Middle East and North Africa economies are set to expand at their fastest pace since 2016, but growth will be uneven as oil-importing countries continue to overcome the impact of the pandemic and the shock of soaring energy and food prices exacerbated by the outbreak of the Ukraine war, coupled with rising interest rates, according to the World Bank.
Mena economies are projected to grow 5.5 per cent this year and a slower rate of 3.5 per cent in 2023, the Washington-based lender said in its latest economic update.
Oil-exporting countries of the region are benefiting from high hydrocarbon prices, but oil-importing nations are vulnerable to shifting market dynamics, the bank said.
GCC economies are projected to grow 6.9 per cent in 2022, driven by high oil prices, as well as higher growth rates in non-oil sectors. Developing oil exporters are forecast to grow at lower levels expanding at 4.1 per cent this year and slow to 2.7 per cent in 2023.
While oil prices have come down from nearly $140 in March following the start of the Ukraine war, they are nearly double what they were at the start of 2019. Natural gas prices have increased more than fourfold, while food and fertiliser prices also remain high.
This has led to soaring inflation levels in advanced economies and caused central banks to raise interest rates, which subsequently weakened currencies of some emerging market and developing economies, exacerbating their debt vulnerability as they have to pay higher interest rates when they issue debt.
While Mena energy exports have benefited, oil importers "face heightened stress and risk from higher import bills, especially for food and energy, and tightening fiscal space as they spend more on price subsidies to cushion the pain of price rises on their populations", the World Bank said.
Developing Mena oil importers — including Tunisia, Morocco, and Egypt — are expected to grow an average of 4.5 per cent this year and 4.3 per cent in 2023, and may be adversely affected by slower growth in the US and China, and a recession in Europe, which they rely more on for trade.
Inflation in most Mena countries was lower between March and July than in the US, Europe and OECD states — largely because, to a varying effect, they implemented policies that reduced the amount of the higher global prices for food and fuel that were passed through to the prices their consumers paid.
Authorities in the Mena region intervened by using price controls and consumption subsidies to make the domestic price of specific tradable goods, such as food and energy, less than the global price, the World Bank said. As a result, the actual rates of inflation in the Mena region were lower than they would have been, had countries taken no action.
In Egypt, for example, the average year-on-year inflation rate during March to July was 14.3 per cent, but it would have been 4.1 percentage points higher, 18.4 per cent, had authorities not intervened, the World Bank said.
Inflation in the US and the UK shot up to four-decades highs and hit a record in Europe. In the euro area, year-on-year inflation rose to 9.1 per cent in August, from 8.9 per cent in July.

(Stored data)
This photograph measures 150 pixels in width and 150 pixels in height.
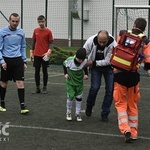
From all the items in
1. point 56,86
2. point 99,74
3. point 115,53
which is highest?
point 115,53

Assignment 1: In the article on Mena economies, swap "price controls" for "price caps" and write out the passage between "Authorities in the" and "intervened, the World Bank said.", inclusive.
Assignment 2: According to the article on Mena economies, how much are GCC economies projected to grow in 2022?
Assignment 3: Take the article on Mena economies further, picking up after its final sentence.
The records were taken from a different source than the text.

Written response 1:
Authorities in the Mena region intervened by using price caps and consumption subsidies to make the domestic price of specific tradable goods, such as food and energy, less than the global price, the World Bank said. As a result, the actual rates of inflation in the Mena region were lower than they would have been, had countries taken no action.
In Egypt, for example, the average year-on-year inflation rate during March to July was 14.3 per cent, but it would have been 4.1 percentage points higher, 18.4 per cent, had authorities not intervened, the World Bank said.

Written response 2: 6.9 per cent

Written response 3:
On Tuesday, the latest data showed that annual inflation in the Organisation for Economic Co-operation and Development (OECD) countries reached 10.3 per cent in August. While headline inflation decreased between July and August in 16 of 38 OECD countries, driven by slower increases in energy prices, 15 countries continued to record double-digit inflation in August. The highest rates were in Estonia, Latvia, Lithuania and Turkey — all above 20 per cent.
“All countries in the Mena region will have to make adjustments to deal with significantly higher prices for food and other imports, especially if they lead to an increase in government borrowing or currency devaluations,” said Ferid Belhaj, World Bank vice president for the Mena region.
“What countries need now is smart governance to weather the storm and begin to rebuild after multiple shocks on top of the pandemic.”
Developing oil importers have to reduce expenditures, find new revenue, or increase deficits and debt to fund the inflation mitigation programmes and any other additional spending. The debt service burden for oil importers will increase, as they must pay higher interest rates on any new debt they incur and existing debt they refinance.
The World Bank said good governance, improved transparency and accountability can help Mena countries.
Responsive governance, reforms leading to more transparency and accountability in public institutions, can help countries confront challenges more effectively and help sustain long-term growth, the lender said.
“Moving towards greater data transparency and accountability is a game changer for the region; it can help countries identify what is working and needs improvement and to act on it,” said Roberta Gatti, World Bank chief economist for the Mena region.
“It will help them manage risk and shape progress towards a more sustainable and inclusive future. Not only are the potential benefits large, but the reforms needed to put institutions on a learning path are within reach.”